Figure 4 qualitatively compares RED-FUSE results with the recent methods, namely MoFA [5], R-Net [6] and MOPI [11] on open source unprocessed images (such as YouTube, Google, etc.). Compared to these methods, RED-FUSE reconstructs superior overall 3D face shape (row 2, 3, 4 and 5) and estimates reliable 3D face pose (column 3). In addition, RED-FUSE predicts better 3D face expressions than all the other approaches. More specifically, MoFA either drags the search outside the 3DMM space (column 3 and 6, row 5) or maps to a coordinate distant from the true coordinate in the search space, resulting in unreliable reconstruction results (column 1, 2, 4 and 5, row 5). Moreover, R-Net fails to capture accurate expressions from unprocessed face images, resulting in poor 3D face shape accuracy (column 1 and 3, row 4). Similar to R-Net, MOPI produces inaccurate face shapes and poses from unprocessed inputs (row 3). It is worth noting that all these methods are producing 3D faces with $N=36$K face vertices facilitating a fair comparison.

Figure 5 demonstrates the performance of our method on LFW [14] unprocessed images. The second row shows variations in the expressions and poses of 3D faces emphasizing the ability of RED-FUSE to re-produce difficult-to-produce facial expressions on 3D faces (column 3 and 5, row 2). Also, our model holds the ability to capture a range of accurate 3D face shapes from unprocessed images. It is worth noting that RED-FUSE reliably predicts eyebrow patterns, gaze details, etc., resulting in the high perceptual similarity between the unprocessed input and the resultant 3D face. Finally, our approach effectively tackles minor occlusions such as caps and spectacles (column 1 and 3, row 2). MoFA aims to attain cycle consistency with the processed input images (row 5), thus resulting in poor visual appearance and sometimes may lead to not-a-human looking face (column 1, row 5). R-Net exploits deep-feature loss to improve the accuracy of 3D faces using cropped and aligned face images in the input, thus producing better results than MoFA but still estimates unreliable 3D face shape and expression for unprocessed face images (row 4). Furthermore, MOPI distills the knowledge from R-Net, showing similar performance as R-Net (row 3). Besides, RED-FUSE exploits the unprocessed images and their variants to estimate 3D faces using a novel pose transfer module and regress the projection of predicted 3D faces over the corresponding processed variant of unprocessed face images for obtaining accurate 3D faces. Therefore, our approach shows significant improvement in performance as compared to other recent methods.

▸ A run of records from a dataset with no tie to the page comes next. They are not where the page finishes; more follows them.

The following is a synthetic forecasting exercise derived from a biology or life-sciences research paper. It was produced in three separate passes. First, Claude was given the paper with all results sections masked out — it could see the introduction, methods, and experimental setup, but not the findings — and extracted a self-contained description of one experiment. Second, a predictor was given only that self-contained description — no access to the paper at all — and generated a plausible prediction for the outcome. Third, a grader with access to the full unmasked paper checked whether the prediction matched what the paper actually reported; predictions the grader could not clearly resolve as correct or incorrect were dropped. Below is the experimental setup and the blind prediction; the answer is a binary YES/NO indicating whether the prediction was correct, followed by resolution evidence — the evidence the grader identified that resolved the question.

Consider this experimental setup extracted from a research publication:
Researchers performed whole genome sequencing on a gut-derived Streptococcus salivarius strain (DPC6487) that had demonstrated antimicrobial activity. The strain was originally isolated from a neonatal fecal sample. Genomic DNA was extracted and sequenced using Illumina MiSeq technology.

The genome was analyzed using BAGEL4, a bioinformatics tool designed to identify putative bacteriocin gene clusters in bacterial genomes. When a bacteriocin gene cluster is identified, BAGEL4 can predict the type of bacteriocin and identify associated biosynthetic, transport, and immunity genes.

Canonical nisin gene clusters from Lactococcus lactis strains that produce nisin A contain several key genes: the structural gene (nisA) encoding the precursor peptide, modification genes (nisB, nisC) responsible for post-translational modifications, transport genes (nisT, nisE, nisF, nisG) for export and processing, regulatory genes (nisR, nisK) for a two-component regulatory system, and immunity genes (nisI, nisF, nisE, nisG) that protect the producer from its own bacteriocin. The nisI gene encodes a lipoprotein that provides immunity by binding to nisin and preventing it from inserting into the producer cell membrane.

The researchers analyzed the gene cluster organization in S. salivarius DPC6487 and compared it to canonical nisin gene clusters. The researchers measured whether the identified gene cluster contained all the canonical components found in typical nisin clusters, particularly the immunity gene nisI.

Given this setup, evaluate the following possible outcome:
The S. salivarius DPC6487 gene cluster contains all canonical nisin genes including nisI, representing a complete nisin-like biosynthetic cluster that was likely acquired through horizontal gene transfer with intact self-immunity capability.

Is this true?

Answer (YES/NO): NO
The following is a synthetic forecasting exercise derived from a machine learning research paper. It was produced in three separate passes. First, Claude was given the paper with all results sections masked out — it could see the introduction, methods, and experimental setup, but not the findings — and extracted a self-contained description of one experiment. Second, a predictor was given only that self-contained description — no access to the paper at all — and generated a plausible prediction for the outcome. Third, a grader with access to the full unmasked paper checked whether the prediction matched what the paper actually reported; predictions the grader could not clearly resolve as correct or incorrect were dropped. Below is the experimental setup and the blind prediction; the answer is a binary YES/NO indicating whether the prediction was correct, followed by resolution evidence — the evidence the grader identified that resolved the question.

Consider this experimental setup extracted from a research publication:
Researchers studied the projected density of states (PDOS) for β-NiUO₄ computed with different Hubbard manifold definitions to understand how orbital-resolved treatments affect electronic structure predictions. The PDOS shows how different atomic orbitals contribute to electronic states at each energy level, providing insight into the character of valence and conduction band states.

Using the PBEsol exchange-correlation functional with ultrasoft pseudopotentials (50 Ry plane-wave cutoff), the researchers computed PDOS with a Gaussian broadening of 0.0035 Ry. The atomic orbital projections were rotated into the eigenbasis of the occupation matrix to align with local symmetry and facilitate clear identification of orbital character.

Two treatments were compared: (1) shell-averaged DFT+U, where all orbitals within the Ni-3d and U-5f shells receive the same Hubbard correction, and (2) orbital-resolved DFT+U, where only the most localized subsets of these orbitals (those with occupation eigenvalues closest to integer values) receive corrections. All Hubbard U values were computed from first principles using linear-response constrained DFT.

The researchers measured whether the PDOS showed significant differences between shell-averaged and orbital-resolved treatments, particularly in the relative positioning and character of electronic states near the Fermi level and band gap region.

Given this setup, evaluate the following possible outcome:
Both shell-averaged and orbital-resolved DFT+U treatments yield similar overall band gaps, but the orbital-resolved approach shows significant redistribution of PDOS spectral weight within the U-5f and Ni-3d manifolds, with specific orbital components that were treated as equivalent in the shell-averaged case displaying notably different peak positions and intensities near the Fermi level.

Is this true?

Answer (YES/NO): NO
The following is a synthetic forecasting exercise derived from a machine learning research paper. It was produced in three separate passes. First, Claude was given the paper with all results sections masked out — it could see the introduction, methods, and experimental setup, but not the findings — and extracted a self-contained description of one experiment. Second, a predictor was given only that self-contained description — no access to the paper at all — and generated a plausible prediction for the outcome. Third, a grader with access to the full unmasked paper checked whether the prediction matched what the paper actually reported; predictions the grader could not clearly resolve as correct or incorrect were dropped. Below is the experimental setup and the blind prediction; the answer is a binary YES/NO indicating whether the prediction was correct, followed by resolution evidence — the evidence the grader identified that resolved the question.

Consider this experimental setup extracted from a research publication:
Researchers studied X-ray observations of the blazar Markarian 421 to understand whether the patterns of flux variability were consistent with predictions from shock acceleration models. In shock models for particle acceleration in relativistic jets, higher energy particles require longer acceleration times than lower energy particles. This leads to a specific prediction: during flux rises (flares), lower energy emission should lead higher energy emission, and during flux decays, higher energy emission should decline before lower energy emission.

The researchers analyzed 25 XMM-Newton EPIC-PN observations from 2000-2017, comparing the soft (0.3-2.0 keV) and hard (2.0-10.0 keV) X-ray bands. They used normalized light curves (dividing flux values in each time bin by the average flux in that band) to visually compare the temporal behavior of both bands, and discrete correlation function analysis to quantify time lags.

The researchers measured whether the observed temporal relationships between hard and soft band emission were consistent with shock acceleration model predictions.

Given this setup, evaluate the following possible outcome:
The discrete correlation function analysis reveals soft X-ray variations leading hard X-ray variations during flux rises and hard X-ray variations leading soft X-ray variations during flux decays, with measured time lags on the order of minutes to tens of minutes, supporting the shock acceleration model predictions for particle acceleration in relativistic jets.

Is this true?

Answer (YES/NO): NO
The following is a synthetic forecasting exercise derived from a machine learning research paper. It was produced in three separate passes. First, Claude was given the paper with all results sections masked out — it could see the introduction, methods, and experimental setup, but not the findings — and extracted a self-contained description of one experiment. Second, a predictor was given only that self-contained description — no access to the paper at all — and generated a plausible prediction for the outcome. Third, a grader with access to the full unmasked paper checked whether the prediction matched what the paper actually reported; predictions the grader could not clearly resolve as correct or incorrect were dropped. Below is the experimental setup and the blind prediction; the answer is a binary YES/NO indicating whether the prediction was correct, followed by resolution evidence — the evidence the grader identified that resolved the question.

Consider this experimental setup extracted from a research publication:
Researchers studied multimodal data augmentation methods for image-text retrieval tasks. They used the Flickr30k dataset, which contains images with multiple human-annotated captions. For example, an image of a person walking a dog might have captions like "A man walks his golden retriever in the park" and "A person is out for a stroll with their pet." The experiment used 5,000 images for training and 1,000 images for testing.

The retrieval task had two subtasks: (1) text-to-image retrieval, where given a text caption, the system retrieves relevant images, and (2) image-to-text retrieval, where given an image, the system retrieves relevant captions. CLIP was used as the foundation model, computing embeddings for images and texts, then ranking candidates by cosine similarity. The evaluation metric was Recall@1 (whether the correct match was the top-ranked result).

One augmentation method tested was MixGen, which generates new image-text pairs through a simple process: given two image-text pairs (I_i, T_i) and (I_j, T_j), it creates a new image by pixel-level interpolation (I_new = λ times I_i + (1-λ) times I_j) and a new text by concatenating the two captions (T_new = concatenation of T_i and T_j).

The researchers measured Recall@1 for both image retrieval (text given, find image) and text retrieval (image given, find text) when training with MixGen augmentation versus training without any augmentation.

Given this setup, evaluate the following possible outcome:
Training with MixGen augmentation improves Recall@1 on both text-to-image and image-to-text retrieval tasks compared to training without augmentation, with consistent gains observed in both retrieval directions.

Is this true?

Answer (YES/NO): NO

In summary, RED-FUSE generates better reconstruction results, outperforming recent 3D face reconstruction approaches in terms of shape robustness, while producing reliable 3D face expression and pose. Moreover, the proposed method effectively tackles minor occlusions and generates occlusion robust 3D faces.

4.4.2 Quantitative results

We compare the quantitative performance of our RED-FUSE framework with methods MoFA [8], R-Net [6], and MOPI [11] on four criteria: (1) Perceptual Error, (2) NoW Selfie Challenge, (3) 3D Shape-based and Color-based Errors, and (4) Required Testing Time and Dependencies, as follows.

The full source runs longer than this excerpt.